Konkordato Nedir? Konkordato Süreci: Amaç, İşleyiş ve Etkileri

Konkordato, borçlunun mali durumunu iyileştirmek amacıyla öngörülmüş bir yeniden yapılandırma usulüdür. Borçlu, alacaklılarıyla belirli bir plan çerçevesinde anlaşarak borçlarını ödeme taahhütünde bulunduğu ve mahkeme denetiminde yürüyen bir süreçtir. Bu müessese, işleri kötü gitmiş, ödeme gücünü kaybetmiş ancak iyi niyetli (dürüst) borçluları korumaya yöneliktir. Mahkeme tasdikiyle bağlayıcı hale gelen konkordato anlaşması, borçlunun iflastan kurtulmasını ve alacaklıların belirli bir tenzilat veya ek süre ile alacaklarına kavuşmasını amaçlar. 2018 değişikliğiyle konkordato talep hakkı olan taraflar, “borçlarını ödeyemeyen borçlular ile iflas talebinde bulunabilecek her alacaklı” şeklini almıştır. Böylece tacir olmayan gerçek kişilerin konkordato ilanı da mümkün hale gelmiştir.

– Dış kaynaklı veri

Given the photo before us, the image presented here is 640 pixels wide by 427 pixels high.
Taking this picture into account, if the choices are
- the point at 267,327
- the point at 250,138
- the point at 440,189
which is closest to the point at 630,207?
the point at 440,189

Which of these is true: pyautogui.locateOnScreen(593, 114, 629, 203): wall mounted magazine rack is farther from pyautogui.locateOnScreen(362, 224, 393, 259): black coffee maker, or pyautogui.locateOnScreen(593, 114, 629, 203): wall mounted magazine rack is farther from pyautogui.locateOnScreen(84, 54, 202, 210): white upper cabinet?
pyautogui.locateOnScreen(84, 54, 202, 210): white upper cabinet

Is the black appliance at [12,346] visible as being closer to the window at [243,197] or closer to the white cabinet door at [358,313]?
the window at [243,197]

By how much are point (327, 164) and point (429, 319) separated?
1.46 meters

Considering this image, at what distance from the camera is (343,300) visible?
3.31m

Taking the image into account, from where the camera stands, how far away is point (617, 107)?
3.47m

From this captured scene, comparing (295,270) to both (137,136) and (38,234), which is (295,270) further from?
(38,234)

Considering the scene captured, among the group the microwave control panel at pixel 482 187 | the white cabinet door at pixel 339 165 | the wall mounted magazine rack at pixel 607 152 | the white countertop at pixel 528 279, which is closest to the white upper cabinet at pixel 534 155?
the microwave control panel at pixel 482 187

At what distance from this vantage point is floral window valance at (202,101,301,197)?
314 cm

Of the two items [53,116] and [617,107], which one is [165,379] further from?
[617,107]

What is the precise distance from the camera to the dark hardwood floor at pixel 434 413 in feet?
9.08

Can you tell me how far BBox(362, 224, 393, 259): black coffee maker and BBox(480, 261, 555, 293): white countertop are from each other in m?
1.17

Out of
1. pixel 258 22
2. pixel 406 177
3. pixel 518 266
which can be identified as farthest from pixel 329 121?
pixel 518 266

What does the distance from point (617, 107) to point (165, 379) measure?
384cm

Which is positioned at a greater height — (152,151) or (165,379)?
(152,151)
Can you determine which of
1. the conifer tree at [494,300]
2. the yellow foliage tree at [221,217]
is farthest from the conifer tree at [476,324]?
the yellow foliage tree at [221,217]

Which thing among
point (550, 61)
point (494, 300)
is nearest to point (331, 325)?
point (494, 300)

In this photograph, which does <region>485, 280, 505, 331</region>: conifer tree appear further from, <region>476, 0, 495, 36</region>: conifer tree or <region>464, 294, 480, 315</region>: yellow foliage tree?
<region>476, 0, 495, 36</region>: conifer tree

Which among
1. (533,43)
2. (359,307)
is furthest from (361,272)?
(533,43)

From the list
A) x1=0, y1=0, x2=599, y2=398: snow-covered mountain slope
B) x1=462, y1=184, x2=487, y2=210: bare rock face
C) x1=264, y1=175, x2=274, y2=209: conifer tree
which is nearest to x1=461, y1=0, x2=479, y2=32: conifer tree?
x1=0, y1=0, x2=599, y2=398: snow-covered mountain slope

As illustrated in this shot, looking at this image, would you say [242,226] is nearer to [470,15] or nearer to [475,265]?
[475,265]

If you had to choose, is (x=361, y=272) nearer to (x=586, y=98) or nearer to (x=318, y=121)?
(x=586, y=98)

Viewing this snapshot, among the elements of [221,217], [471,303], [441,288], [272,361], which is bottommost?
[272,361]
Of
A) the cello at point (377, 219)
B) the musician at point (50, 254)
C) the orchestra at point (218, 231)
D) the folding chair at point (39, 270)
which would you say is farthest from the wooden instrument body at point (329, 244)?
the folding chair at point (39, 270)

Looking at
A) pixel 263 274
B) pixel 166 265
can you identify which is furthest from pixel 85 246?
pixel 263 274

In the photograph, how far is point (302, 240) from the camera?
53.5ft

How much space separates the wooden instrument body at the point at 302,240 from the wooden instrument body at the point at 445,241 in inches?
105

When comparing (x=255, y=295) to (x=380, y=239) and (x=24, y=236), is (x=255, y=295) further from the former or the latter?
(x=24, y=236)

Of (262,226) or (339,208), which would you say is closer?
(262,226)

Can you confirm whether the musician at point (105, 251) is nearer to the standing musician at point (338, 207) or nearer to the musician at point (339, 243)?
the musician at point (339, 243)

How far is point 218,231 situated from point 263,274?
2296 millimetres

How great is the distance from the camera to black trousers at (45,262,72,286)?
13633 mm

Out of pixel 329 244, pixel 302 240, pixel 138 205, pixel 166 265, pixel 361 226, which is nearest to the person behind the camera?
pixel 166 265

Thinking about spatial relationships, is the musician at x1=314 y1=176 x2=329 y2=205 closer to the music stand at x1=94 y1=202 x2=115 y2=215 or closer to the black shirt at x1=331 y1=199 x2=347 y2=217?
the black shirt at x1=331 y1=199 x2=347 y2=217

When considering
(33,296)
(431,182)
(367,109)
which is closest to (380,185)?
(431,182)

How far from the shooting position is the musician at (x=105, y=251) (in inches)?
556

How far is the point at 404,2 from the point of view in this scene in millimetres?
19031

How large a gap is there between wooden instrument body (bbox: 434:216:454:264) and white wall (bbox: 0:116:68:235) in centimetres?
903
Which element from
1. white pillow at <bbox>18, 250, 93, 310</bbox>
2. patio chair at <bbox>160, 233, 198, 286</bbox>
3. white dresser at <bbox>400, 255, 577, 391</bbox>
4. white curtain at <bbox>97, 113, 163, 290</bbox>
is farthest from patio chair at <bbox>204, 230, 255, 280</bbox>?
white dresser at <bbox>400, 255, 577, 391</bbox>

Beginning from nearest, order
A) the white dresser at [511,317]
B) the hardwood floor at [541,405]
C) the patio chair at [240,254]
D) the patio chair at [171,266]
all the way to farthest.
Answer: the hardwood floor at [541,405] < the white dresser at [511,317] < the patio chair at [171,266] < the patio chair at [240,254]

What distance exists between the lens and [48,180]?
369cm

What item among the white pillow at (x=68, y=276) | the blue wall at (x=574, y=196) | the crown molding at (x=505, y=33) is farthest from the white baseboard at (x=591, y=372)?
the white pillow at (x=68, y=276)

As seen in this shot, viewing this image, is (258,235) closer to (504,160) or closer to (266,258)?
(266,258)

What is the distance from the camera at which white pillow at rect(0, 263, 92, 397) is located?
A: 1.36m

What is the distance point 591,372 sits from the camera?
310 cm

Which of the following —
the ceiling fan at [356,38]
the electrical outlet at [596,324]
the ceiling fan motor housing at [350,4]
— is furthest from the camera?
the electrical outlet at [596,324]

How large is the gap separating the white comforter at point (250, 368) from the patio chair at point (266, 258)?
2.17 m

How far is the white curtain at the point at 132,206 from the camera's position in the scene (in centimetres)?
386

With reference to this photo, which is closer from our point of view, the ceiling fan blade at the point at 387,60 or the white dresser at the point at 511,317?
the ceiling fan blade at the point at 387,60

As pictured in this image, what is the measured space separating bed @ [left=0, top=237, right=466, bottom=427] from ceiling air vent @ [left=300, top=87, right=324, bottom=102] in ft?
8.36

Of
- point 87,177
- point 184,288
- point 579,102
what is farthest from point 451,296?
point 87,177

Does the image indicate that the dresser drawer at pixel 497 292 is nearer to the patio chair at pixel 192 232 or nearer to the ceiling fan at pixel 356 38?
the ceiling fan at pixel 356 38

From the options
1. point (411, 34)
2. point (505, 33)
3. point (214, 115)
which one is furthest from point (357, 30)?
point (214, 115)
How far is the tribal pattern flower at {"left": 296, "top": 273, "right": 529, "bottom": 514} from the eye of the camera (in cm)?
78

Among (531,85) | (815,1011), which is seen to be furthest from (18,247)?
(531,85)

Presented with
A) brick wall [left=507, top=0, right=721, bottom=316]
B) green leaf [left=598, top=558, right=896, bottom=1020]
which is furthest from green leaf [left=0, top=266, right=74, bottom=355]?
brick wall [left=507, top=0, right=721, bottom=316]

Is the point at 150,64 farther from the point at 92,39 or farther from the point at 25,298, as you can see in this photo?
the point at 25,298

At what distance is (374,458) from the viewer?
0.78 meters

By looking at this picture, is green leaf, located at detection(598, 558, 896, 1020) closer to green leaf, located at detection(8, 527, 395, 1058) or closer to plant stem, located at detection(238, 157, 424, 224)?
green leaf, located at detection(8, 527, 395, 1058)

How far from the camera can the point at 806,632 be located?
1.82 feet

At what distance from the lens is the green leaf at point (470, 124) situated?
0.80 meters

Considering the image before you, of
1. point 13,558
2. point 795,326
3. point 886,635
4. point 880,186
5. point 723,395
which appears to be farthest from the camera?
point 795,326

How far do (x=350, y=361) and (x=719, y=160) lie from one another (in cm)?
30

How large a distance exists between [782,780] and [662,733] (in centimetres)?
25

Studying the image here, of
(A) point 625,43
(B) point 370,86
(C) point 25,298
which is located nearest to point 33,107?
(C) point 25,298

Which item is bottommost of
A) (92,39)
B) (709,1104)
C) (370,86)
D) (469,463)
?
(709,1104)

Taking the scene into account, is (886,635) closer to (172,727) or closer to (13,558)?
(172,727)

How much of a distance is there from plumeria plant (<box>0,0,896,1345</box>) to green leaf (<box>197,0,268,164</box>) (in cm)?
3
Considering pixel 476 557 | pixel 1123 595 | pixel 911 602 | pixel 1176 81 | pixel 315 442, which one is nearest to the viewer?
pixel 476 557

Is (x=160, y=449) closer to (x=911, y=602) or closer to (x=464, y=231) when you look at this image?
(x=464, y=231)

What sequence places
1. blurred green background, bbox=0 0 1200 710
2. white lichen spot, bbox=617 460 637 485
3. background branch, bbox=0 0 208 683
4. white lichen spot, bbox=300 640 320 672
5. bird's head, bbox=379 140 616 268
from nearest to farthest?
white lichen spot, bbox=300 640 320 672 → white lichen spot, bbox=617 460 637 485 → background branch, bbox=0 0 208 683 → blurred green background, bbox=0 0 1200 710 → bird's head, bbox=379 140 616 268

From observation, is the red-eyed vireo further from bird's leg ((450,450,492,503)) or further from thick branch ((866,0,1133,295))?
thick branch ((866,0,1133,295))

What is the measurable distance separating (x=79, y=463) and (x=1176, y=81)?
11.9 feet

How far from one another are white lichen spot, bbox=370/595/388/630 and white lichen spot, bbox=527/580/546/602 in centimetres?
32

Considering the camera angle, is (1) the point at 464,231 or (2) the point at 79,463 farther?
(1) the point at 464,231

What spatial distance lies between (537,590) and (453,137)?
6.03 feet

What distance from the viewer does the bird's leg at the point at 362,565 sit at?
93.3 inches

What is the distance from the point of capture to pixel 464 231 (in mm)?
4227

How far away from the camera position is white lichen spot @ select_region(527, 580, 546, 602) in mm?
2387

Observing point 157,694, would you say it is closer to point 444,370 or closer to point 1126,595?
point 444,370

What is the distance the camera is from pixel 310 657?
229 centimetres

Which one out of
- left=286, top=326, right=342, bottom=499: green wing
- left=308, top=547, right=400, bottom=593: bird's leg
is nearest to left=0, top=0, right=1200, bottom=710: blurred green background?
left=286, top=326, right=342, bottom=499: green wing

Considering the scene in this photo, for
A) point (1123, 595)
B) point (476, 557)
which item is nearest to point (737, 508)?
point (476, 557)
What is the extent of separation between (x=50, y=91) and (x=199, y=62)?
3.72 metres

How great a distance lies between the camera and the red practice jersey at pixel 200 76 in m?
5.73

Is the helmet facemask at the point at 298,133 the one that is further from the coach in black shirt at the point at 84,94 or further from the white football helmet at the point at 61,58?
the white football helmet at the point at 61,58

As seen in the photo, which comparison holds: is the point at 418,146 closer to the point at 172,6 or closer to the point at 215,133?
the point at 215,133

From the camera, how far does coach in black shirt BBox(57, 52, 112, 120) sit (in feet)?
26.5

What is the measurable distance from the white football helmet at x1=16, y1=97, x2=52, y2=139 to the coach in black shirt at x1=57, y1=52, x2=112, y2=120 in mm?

Başvuru Şartları ve Sürecin İşleyişi

Konkordato süreci, borçlu veya ilgili alacaklı tarafından ticaret mahkemesine (asliye ticaret) yapılan başvuru ile başlar. Mahkeme başvuruyu inceleyerek eksik belge var ise tamamlatır. Ardından şu aşamaları izlemek gerekir:

  • Başvuru ve İnceleme: Borçlu veya alacaklı, konkordato talebiyle mahkemeye başvurur. Mahkeme, projeyi ve sunulan belgeleri inceler; borçlunun iyi niyetini sorgular. Borçlunun amacının sadece icra takiplerini durdurmak veya alacaklıları zarara uğratmak olduğu anlaşılırsa, ret kararı çıkar.
  • Komiser Ataması: Mahkeme, konkordato başvurusunu kabul ederse bir (ve gerekirse üç) geçici konkordato komiseri görevlendirir. Komiser, borçlunun güncel bilançosunu ve mali durumunu inceleyip rapor hazırlar. Alacaklılar Kurulu da komiserin raporunu denetler.
  • Geçici Mühlet Kararı: Mahkeme ilk etapta kural olarak üç aylık geçici mühlet süresi tayin eder. Bu sürede borçlu, komiser ve alacaklılarla birlikte borçların yapılandırma projesi üzerinde çalışır. Geçici mühlet süresi sonunda, borçlu veya komiserin mahkemeden iki ay daha uzatma talebinde bulunması mümkündür. Bu durumda mahkeme uygun görürse süre toplam beş aya kadar uzayacaktır.

Bu aşamalar sonunda ortaya çıkan konkordato projesi ve komiser raporu ile birlikte kesin mühlet için duruşma günü belli olur. Geçici mühlet kararları çekişmesiz yargı niteliğinde olup kanun yoluna başvuru mümkün değildir.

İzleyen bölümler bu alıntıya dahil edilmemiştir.